The Supreme Court’s decision on Arizona’s immigration law may also complicate things for the White House, McCarthy said. “Anything that the court does in the area of immigration could complicate the administration’s policy priorities in that area,” he said.
“But when Obama says that he’s got discretion not to enforce the law, that’s a different matter than saying that a state does not have the capacity to enforce the law if the federal law doesn’t want to enforce the law.
“I have to say that I think that immigration, as a matter of law, is something that went off the rail over a century ago when we indulged a bedrock premise that the Framers would have found to be ridiculous, which is that immigration enforcement is primarily the job of the federal government.
“What the Constitution says is that it’s Congress’ job to set the terms for naturalization,” McCarthy continued. “But when our country was first founded as a constitutional government, it was assumed that the states were going to be the primary vehicle for exercise of the police power and that it was the states that would have the obligation and the power to police people within their borders who shouldn’t have been within their borders.

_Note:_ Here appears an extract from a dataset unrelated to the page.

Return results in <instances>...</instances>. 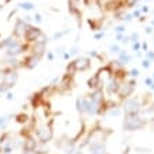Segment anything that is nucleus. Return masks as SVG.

“And over time, I think the federal government, through the courts, has usurped that power from the states. And the problem with that is, if the states are sovereign, a primary ingredient of sovereignty is self-defense – and that means being able to police the inside of your borders and force out people who don’t belong inside your borders. Once you say that they no longer have that power, they no longer have a basic ingredient of sovereignty and then you’re really at the mercy of the federal government.
“Obama has taken it one step further. The law up until Obama was that, basically, the states had been pre-empted by the statutes of Congress. I think that was bad enough. But now in the Arizona case, we have a state that is trying to comply with the statutes of Congress and is being told to stand down because it’s not in concert with the administration’s policy, which is a very different thing from Congressional statutes.
“Indeed, the Obama administration immigration policy is antithetical to the laws of Congress, which actually would have an ingredient of enforcement against people who are in the country illegally.”